Please don’t dress as a cyclist for Hallowe’en, but if you insist, here are 6 costumes

Please don't dress as a cyclist for Hallowe’en, but if you insist, here are 6 costumes

Hey, who doesn’t like a clever costume, right? Hallowe’en can bring out some pretty fine ideas when it comes to costumes, as well as the same old thing we see every year.

Sometimes costumes can come a little too close to home. If you spend your evenings or mornings in Lycra…why would you want to go to a Hallowe’en party and sit by the punch bowl in a tight kit? I mean, I would rather dress up as a Frankenstein, but that’s me.

Here’s some really stupid ideas if you must.

1. Zombie Cyclist

You a fan of The Walking Dead and The Tour de France? Marry your two loves and dress in kit, and get zombify yourself. Everyone will find it hilarious.

2. ‘90s pro cyclist

No helmet needed. But make sure you bring your spinacis, vintage Brikos and headband please. And no, please don’t bring a syringe as part of your costume.

3. Lance Armstrong

Dress up as the Texan, and make sure you wear a yellow jersey.

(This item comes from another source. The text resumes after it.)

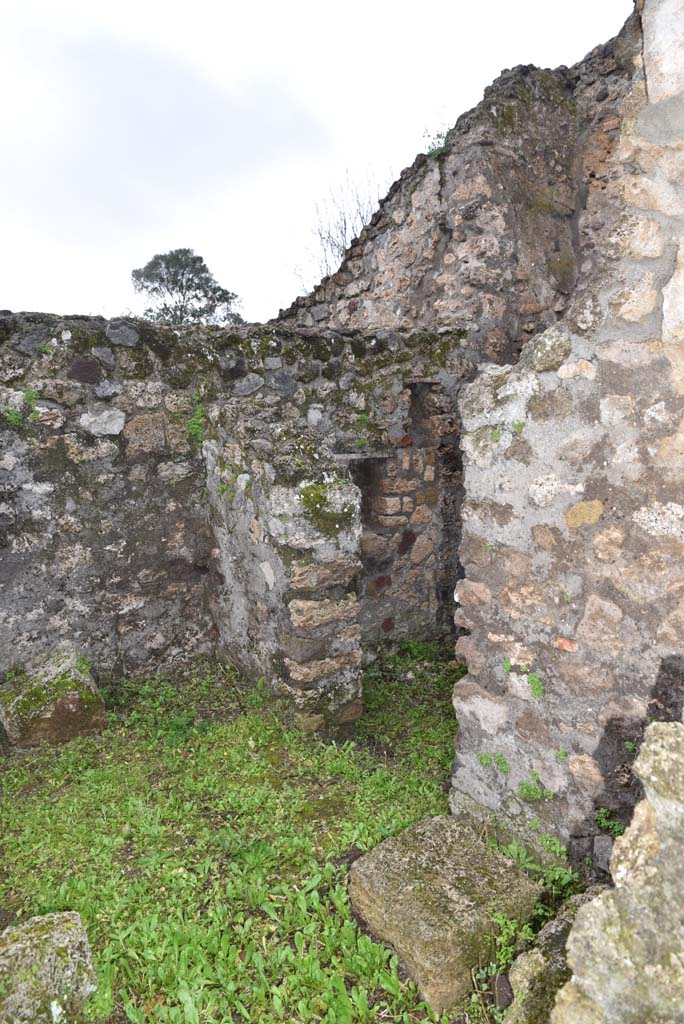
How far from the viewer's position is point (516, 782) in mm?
2699

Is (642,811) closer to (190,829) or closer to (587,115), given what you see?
(190,829)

Guaranteed people will have some strong opinions.

4. A super serious Masters cyclist

photo: Gas Station Food Cyclist

No one will understand this costume but you, but that’s part of the fun, right?

5. A triathlete

If you walk into the party with a Speedo, an aero helmet, some sunnies and cycling shoes, you’ll for sure be the most popular person at the party.

6. Bike courier

The good news is, you can ride to and from the party in this one. Joints are optional.